— BEGIN EXTRACT —

Well, if there was an incoming migration then the source host was not reporting the status properly or the local agent was not sure the source host was actually up (it takes at least two updates after agent restart - ~20 seconds). This might be a corner case in the state machine.
would it make sense to defer the decision until there is no Migration Destination state? The migration works pretty reliably on its own so I guess agent could wait a bit longer.
That is one option yes.
Simone, I believe the right place to fix this is fir the agent to consider Migration Destination state as well
re-targeting to 4.3.1 since this BZ has not been proposed as blocker for 4.3.0. If you think this bug should block 4.3.0 please re-target and set blocker flag.
Moving to 4.3.2 not being identified as blocker for 4.3.1.

— END EXTRACT —
— BEGIN PROVIDED RECORDS —

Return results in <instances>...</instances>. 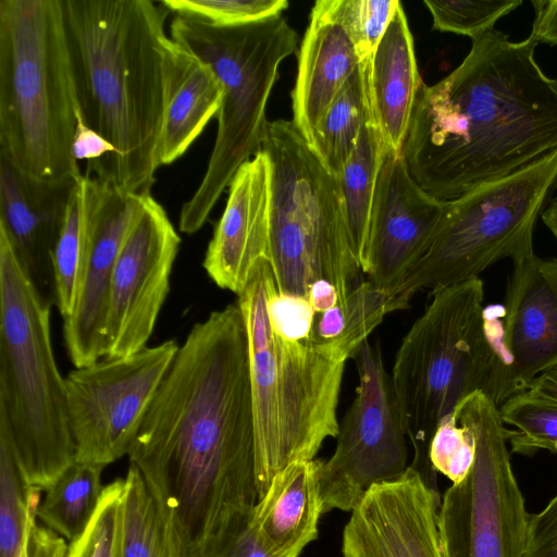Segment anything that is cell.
<instances>
[{
  "instance_id": "1",
  "label": "cell",
  "mask_w": 557,
  "mask_h": 557,
  "mask_svg": "<svg viewBox=\"0 0 557 557\" xmlns=\"http://www.w3.org/2000/svg\"><path fill=\"white\" fill-rule=\"evenodd\" d=\"M127 456L174 520L187 557L222 527L253 513L255 417L236 302L191 327Z\"/></svg>"
},
{
  "instance_id": "2",
  "label": "cell",
  "mask_w": 557,
  "mask_h": 557,
  "mask_svg": "<svg viewBox=\"0 0 557 557\" xmlns=\"http://www.w3.org/2000/svg\"><path fill=\"white\" fill-rule=\"evenodd\" d=\"M537 45L494 28L451 73L421 84L401 156L430 195L453 201L557 151V78L537 64Z\"/></svg>"
},
{
  "instance_id": "3",
  "label": "cell",
  "mask_w": 557,
  "mask_h": 557,
  "mask_svg": "<svg viewBox=\"0 0 557 557\" xmlns=\"http://www.w3.org/2000/svg\"><path fill=\"white\" fill-rule=\"evenodd\" d=\"M79 114L116 154L89 173L150 195L162 133L171 13L152 0H61Z\"/></svg>"
},
{
  "instance_id": "4",
  "label": "cell",
  "mask_w": 557,
  "mask_h": 557,
  "mask_svg": "<svg viewBox=\"0 0 557 557\" xmlns=\"http://www.w3.org/2000/svg\"><path fill=\"white\" fill-rule=\"evenodd\" d=\"M276 287L268 260H259L237 301L248 338L259 498L289 463L312 460L337 437V404L346 361L330 344L289 337L270 324L267 301Z\"/></svg>"
},
{
  "instance_id": "5",
  "label": "cell",
  "mask_w": 557,
  "mask_h": 557,
  "mask_svg": "<svg viewBox=\"0 0 557 557\" xmlns=\"http://www.w3.org/2000/svg\"><path fill=\"white\" fill-rule=\"evenodd\" d=\"M78 102L61 0H0V156L46 182L82 175Z\"/></svg>"
},
{
  "instance_id": "6",
  "label": "cell",
  "mask_w": 557,
  "mask_h": 557,
  "mask_svg": "<svg viewBox=\"0 0 557 557\" xmlns=\"http://www.w3.org/2000/svg\"><path fill=\"white\" fill-rule=\"evenodd\" d=\"M50 308L0 227V423L26 481L41 492L76 460Z\"/></svg>"
},
{
  "instance_id": "7",
  "label": "cell",
  "mask_w": 557,
  "mask_h": 557,
  "mask_svg": "<svg viewBox=\"0 0 557 557\" xmlns=\"http://www.w3.org/2000/svg\"><path fill=\"white\" fill-rule=\"evenodd\" d=\"M171 38L208 63L223 86L214 145L203 177L182 206L178 230L198 232L243 163L262 149L267 104L283 60L298 36L281 15L237 26H215L175 15Z\"/></svg>"
},
{
  "instance_id": "8",
  "label": "cell",
  "mask_w": 557,
  "mask_h": 557,
  "mask_svg": "<svg viewBox=\"0 0 557 557\" xmlns=\"http://www.w3.org/2000/svg\"><path fill=\"white\" fill-rule=\"evenodd\" d=\"M430 295L431 302L401 341L392 380L413 447L409 466L436 487V471L429 458L431 440L440 422L463 399L486 393L494 350L479 276Z\"/></svg>"
},
{
  "instance_id": "9",
  "label": "cell",
  "mask_w": 557,
  "mask_h": 557,
  "mask_svg": "<svg viewBox=\"0 0 557 557\" xmlns=\"http://www.w3.org/2000/svg\"><path fill=\"white\" fill-rule=\"evenodd\" d=\"M271 169L269 263L282 294L306 297L325 280L339 301L362 282L337 176L321 164L293 121L269 122L261 149Z\"/></svg>"
},
{
  "instance_id": "10",
  "label": "cell",
  "mask_w": 557,
  "mask_h": 557,
  "mask_svg": "<svg viewBox=\"0 0 557 557\" xmlns=\"http://www.w3.org/2000/svg\"><path fill=\"white\" fill-rule=\"evenodd\" d=\"M557 189V151L507 177L447 201L426 252L386 293L389 312L406 309L420 289L478 277L500 259L533 251L536 221Z\"/></svg>"
},
{
  "instance_id": "11",
  "label": "cell",
  "mask_w": 557,
  "mask_h": 557,
  "mask_svg": "<svg viewBox=\"0 0 557 557\" xmlns=\"http://www.w3.org/2000/svg\"><path fill=\"white\" fill-rule=\"evenodd\" d=\"M468 428L475 457L467 476L446 490L438 510L444 557H523L530 513L506 446L498 407L475 392L455 409Z\"/></svg>"
},
{
  "instance_id": "12",
  "label": "cell",
  "mask_w": 557,
  "mask_h": 557,
  "mask_svg": "<svg viewBox=\"0 0 557 557\" xmlns=\"http://www.w3.org/2000/svg\"><path fill=\"white\" fill-rule=\"evenodd\" d=\"M359 385L339 423L333 455L322 461V512L351 511L371 486L395 480L408 466L407 432L380 343L364 342L352 355Z\"/></svg>"
},
{
  "instance_id": "13",
  "label": "cell",
  "mask_w": 557,
  "mask_h": 557,
  "mask_svg": "<svg viewBox=\"0 0 557 557\" xmlns=\"http://www.w3.org/2000/svg\"><path fill=\"white\" fill-rule=\"evenodd\" d=\"M180 345L168 339L125 357L102 358L65 377L76 460L106 467L123 456Z\"/></svg>"
},
{
  "instance_id": "14",
  "label": "cell",
  "mask_w": 557,
  "mask_h": 557,
  "mask_svg": "<svg viewBox=\"0 0 557 557\" xmlns=\"http://www.w3.org/2000/svg\"><path fill=\"white\" fill-rule=\"evenodd\" d=\"M180 244L166 211L148 195L112 272L104 358L129 356L147 347L170 292Z\"/></svg>"
},
{
  "instance_id": "15",
  "label": "cell",
  "mask_w": 557,
  "mask_h": 557,
  "mask_svg": "<svg viewBox=\"0 0 557 557\" xmlns=\"http://www.w3.org/2000/svg\"><path fill=\"white\" fill-rule=\"evenodd\" d=\"M512 262L502 321L497 330L490 324L494 369L485 394L497 407L557 366V259L532 252Z\"/></svg>"
},
{
  "instance_id": "16",
  "label": "cell",
  "mask_w": 557,
  "mask_h": 557,
  "mask_svg": "<svg viewBox=\"0 0 557 557\" xmlns=\"http://www.w3.org/2000/svg\"><path fill=\"white\" fill-rule=\"evenodd\" d=\"M436 487L410 466L363 495L343 531V557H444Z\"/></svg>"
},
{
  "instance_id": "17",
  "label": "cell",
  "mask_w": 557,
  "mask_h": 557,
  "mask_svg": "<svg viewBox=\"0 0 557 557\" xmlns=\"http://www.w3.org/2000/svg\"><path fill=\"white\" fill-rule=\"evenodd\" d=\"M446 207L412 178L401 153L385 150L371 214L369 282L384 292L398 282L429 249Z\"/></svg>"
},
{
  "instance_id": "18",
  "label": "cell",
  "mask_w": 557,
  "mask_h": 557,
  "mask_svg": "<svg viewBox=\"0 0 557 557\" xmlns=\"http://www.w3.org/2000/svg\"><path fill=\"white\" fill-rule=\"evenodd\" d=\"M147 196L126 194L103 182L78 300L72 315L63 320L65 348L75 368L106 357V318L112 272Z\"/></svg>"
},
{
  "instance_id": "19",
  "label": "cell",
  "mask_w": 557,
  "mask_h": 557,
  "mask_svg": "<svg viewBox=\"0 0 557 557\" xmlns=\"http://www.w3.org/2000/svg\"><path fill=\"white\" fill-rule=\"evenodd\" d=\"M202 267L220 288L239 295L256 263L269 259L271 169L261 150L236 171Z\"/></svg>"
},
{
  "instance_id": "20",
  "label": "cell",
  "mask_w": 557,
  "mask_h": 557,
  "mask_svg": "<svg viewBox=\"0 0 557 557\" xmlns=\"http://www.w3.org/2000/svg\"><path fill=\"white\" fill-rule=\"evenodd\" d=\"M75 180L41 181L0 156V227L40 290L52 284L53 252Z\"/></svg>"
},
{
  "instance_id": "21",
  "label": "cell",
  "mask_w": 557,
  "mask_h": 557,
  "mask_svg": "<svg viewBox=\"0 0 557 557\" xmlns=\"http://www.w3.org/2000/svg\"><path fill=\"white\" fill-rule=\"evenodd\" d=\"M360 62L330 0L315 1L298 51L292 91L293 123L308 144L317 124Z\"/></svg>"
},
{
  "instance_id": "22",
  "label": "cell",
  "mask_w": 557,
  "mask_h": 557,
  "mask_svg": "<svg viewBox=\"0 0 557 557\" xmlns=\"http://www.w3.org/2000/svg\"><path fill=\"white\" fill-rule=\"evenodd\" d=\"M322 460L289 463L272 479L259 498L251 523L271 557H299L319 534Z\"/></svg>"
},
{
  "instance_id": "23",
  "label": "cell",
  "mask_w": 557,
  "mask_h": 557,
  "mask_svg": "<svg viewBox=\"0 0 557 557\" xmlns=\"http://www.w3.org/2000/svg\"><path fill=\"white\" fill-rule=\"evenodd\" d=\"M223 86L211 66L172 38L166 53V90L159 165L180 159L218 115Z\"/></svg>"
},
{
  "instance_id": "24",
  "label": "cell",
  "mask_w": 557,
  "mask_h": 557,
  "mask_svg": "<svg viewBox=\"0 0 557 557\" xmlns=\"http://www.w3.org/2000/svg\"><path fill=\"white\" fill-rule=\"evenodd\" d=\"M422 83L413 38L399 2L371 58L369 72L371 106L385 150L401 153Z\"/></svg>"
},
{
  "instance_id": "25",
  "label": "cell",
  "mask_w": 557,
  "mask_h": 557,
  "mask_svg": "<svg viewBox=\"0 0 557 557\" xmlns=\"http://www.w3.org/2000/svg\"><path fill=\"white\" fill-rule=\"evenodd\" d=\"M103 183L82 174L69 200L52 259L53 300L63 320L75 310L90 246L94 215Z\"/></svg>"
},
{
  "instance_id": "26",
  "label": "cell",
  "mask_w": 557,
  "mask_h": 557,
  "mask_svg": "<svg viewBox=\"0 0 557 557\" xmlns=\"http://www.w3.org/2000/svg\"><path fill=\"white\" fill-rule=\"evenodd\" d=\"M384 141L371 106L356 147L337 176L352 252L363 274L370 261V228L373 198Z\"/></svg>"
},
{
  "instance_id": "27",
  "label": "cell",
  "mask_w": 557,
  "mask_h": 557,
  "mask_svg": "<svg viewBox=\"0 0 557 557\" xmlns=\"http://www.w3.org/2000/svg\"><path fill=\"white\" fill-rule=\"evenodd\" d=\"M119 557H187L174 520L134 465L124 478Z\"/></svg>"
},
{
  "instance_id": "28",
  "label": "cell",
  "mask_w": 557,
  "mask_h": 557,
  "mask_svg": "<svg viewBox=\"0 0 557 557\" xmlns=\"http://www.w3.org/2000/svg\"><path fill=\"white\" fill-rule=\"evenodd\" d=\"M370 61L360 62L317 124L309 143L321 164L334 176L341 174L368 117Z\"/></svg>"
},
{
  "instance_id": "29",
  "label": "cell",
  "mask_w": 557,
  "mask_h": 557,
  "mask_svg": "<svg viewBox=\"0 0 557 557\" xmlns=\"http://www.w3.org/2000/svg\"><path fill=\"white\" fill-rule=\"evenodd\" d=\"M104 467L75 461L45 491L36 511L45 527L70 543L79 537L98 507Z\"/></svg>"
},
{
  "instance_id": "30",
  "label": "cell",
  "mask_w": 557,
  "mask_h": 557,
  "mask_svg": "<svg viewBox=\"0 0 557 557\" xmlns=\"http://www.w3.org/2000/svg\"><path fill=\"white\" fill-rule=\"evenodd\" d=\"M387 313L386 293L371 282L362 281L335 307L315 313L314 336L351 359Z\"/></svg>"
},
{
  "instance_id": "31",
  "label": "cell",
  "mask_w": 557,
  "mask_h": 557,
  "mask_svg": "<svg viewBox=\"0 0 557 557\" xmlns=\"http://www.w3.org/2000/svg\"><path fill=\"white\" fill-rule=\"evenodd\" d=\"M41 491L25 479L11 436L0 423V557H18L37 520Z\"/></svg>"
},
{
  "instance_id": "32",
  "label": "cell",
  "mask_w": 557,
  "mask_h": 557,
  "mask_svg": "<svg viewBox=\"0 0 557 557\" xmlns=\"http://www.w3.org/2000/svg\"><path fill=\"white\" fill-rule=\"evenodd\" d=\"M502 421L517 431H507L511 451L531 455L537 449L557 453V401L530 389L507 398L499 407Z\"/></svg>"
},
{
  "instance_id": "33",
  "label": "cell",
  "mask_w": 557,
  "mask_h": 557,
  "mask_svg": "<svg viewBox=\"0 0 557 557\" xmlns=\"http://www.w3.org/2000/svg\"><path fill=\"white\" fill-rule=\"evenodd\" d=\"M521 0H424L432 15V29L463 35L474 40L493 30L496 22Z\"/></svg>"
},
{
  "instance_id": "34",
  "label": "cell",
  "mask_w": 557,
  "mask_h": 557,
  "mask_svg": "<svg viewBox=\"0 0 557 557\" xmlns=\"http://www.w3.org/2000/svg\"><path fill=\"white\" fill-rule=\"evenodd\" d=\"M170 12L215 26H237L281 16L286 0H161Z\"/></svg>"
},
{
  "instance_id": "35",
  "label": "cell",
  "mask_w": 557,
  "mask_h": 557,
  "mask_svg": "<svg viewBox=\"0 0 557 557\" xmlns=\"http://www.w3.org/2000/svg\"><path fill=\"white\" fill-rule=\"evenodd\" d=\"M124 478L104 486L94 517L83 534L67 545L65 557H119Z\"/></svg>"
},
{
  "instance_id": "36",
  "label": "cell",
  "mask_w": 557,
  "mask_h": 557,
  "mask_svg": "<svg viewBox=\"0 0 557 557\" xmlns=\"http://www.w3.org/2000/svg\"><path fill=\"white\" fill-rule=\"evenodd\" d=\"M336 17L351 38L360 61L371 59L398 0H330Z\"/></svg>"
},
{
  "instance_id": "37",
  "label": "cell",
  "mask_w": 557,
  "mask_h": 557,
  "mask_svg": "<svg viewBox=\"0 0 557 557\" xmlns=\"http://www.w3.org/2000/svg\"><path fill=\"white\" fill-rule=\"evenodd\" d=\"M474 457L475 443L471 432L458 423L454 412L445 417L431 440L429 458L432 468L457 484L469 473Z\"/></svg>"
},
{
  "instance_id": "38",
  "label": "cell",
  "mask_w": 557,
  "mask_h": 557,
  "mask_svg": "<svg viewBox=\"0 0 557 557\" xmlns=\"http://www.w3.org/2000/svg\"><path fill=\"white\" fill-rule=\"evenodd\" d=\"M252 515L221 528L195 557H271L252 523Z\"/></svg>"
},
{
  "instance_id": "39",
  "label": "cell",
  "mask_w": 557,
  "mask_h": 557,
  "mask_svg": "<svg viewBox=\"0 0 557 557\" xmlns=\"http://www.w3.org/2000/svg\"><path fill=\"white\" fill-rule=\"evenodd\" d=\"M523 557H557V494L542 511L530 515Z\"/></svg>"
},
{
  "instance_id": "40",
  "label": "cell",
  "mask_w": 557,
  "mask_h": 557,
  "mask_svg": "<svg viewBox=\"0 0 557 557\" xmlns=\"http://www.w3.org/2000/svg\"><path fill=\"white\" fill-rule=\"evenodd\" d=\"M72 151L77 161H87L86 173L91 172L116 154L115 147L109 140L85 124L79 110L77 112Z\"/></svg>"
},
{
  "instance_id": "41",
  "label": "cell",
  "mask_w": 557,
  "mask_h": 557,
  "mask_svg": "<svg viewBox=\"0 0 557 557\" xmlns=\"http://www.w3.org/2000/svg\"><path fill=\"white\" fill-rule=\"evenodd\" d=\"M65 540L51 529L32 523L18 557H65Z\"/></svg>"
},
{
  "instance_id": "42",
  "label": "cell",
  "mask_w": 557,
  "mask_h": 557,
  "mask_svg": "<svg viewBox=\"0 0 557 557\" xmlns=\"http://www.w3.org/2000/svg\"><path fill=\"white\" fill-rule=\"evenodd\" d=\"M307 298L317 313L332 309L339 301L335 286L325 280L314 282L309 288Z\"/></svg>"
},
{
  "instance_id": "43",
  "label": "cell",
  "mask_w": 557,
  "mask_h": 557,
  "mask_svg": "<svg viewBox=\"0 0 557 557\" xmlns=\"http://www.w3.org/2000/svg\"><path fill=\"white\" fill-rule=\"evenodd\" d=\"M528 389L545 398L557 401V366L534 379Z\"/></svg>"
},
{
  "instance_id": "44",
  "label": "cell",
  "mask_w": 557,
  "mask_h": 557,
  "mask_svg": "<svg viewBox=\"0 0 557 557\" xmlns=\"http://www.w3.org/2000/svg\"><path fill=\"white\" fill-rule=\"evenodd\" d=\"M542 221L557 239V197L549 200L541 214Z\"/></svg>"
}]
</instances>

— END PROVIDED RECORDS —

■ REQUIRED ACTIONS
**1)** In the migration bug thread, how long does the local agent need after a restart before it can be sure the source host is up?
**2)** Continue the migration bug thread with the comment that would follow its last one.
The entries that accompany this material are not needed for any of the work here.

■ OUTPUTS BY TASK
**1)** It needs at least two updates, which take about 20 seconds.

**2)**
*** Bug 1629454 has been marked as a duplicate of this bug. ***
*** Bug 1598509 has been marked as a duplicate of this bug. ***
Works just fine on these components: ovirt-engine-setup-4.3.5.4-0.1.el7.noarch ovirt-hosted-engine-ha-2.3.3-1.el7ev.noarch ovirt-hosted-engine-setup-2.3.11-1.el7ev.noarch Linux 3.10.0-1060.el7.x86_64 #1 SMP Mon Jul 1 18:28:13 UTC 2019 x86_64 x86_64 x86_64 GNU/Linux Red Hat Enterprise Linux Server release 7.7 Beta (Maipo) Moving to verified, in case of still being reproduced, please reopen.
This bugzilla is included in oVirt 4.3.5 release, published on July 30th 2019. Since the problem described in this bug report should be resolved in oVirt 4.3.5 release, it has been closed with a resolution of CURRENT RELEASE. If the solution does not work for you, please open a new bug report.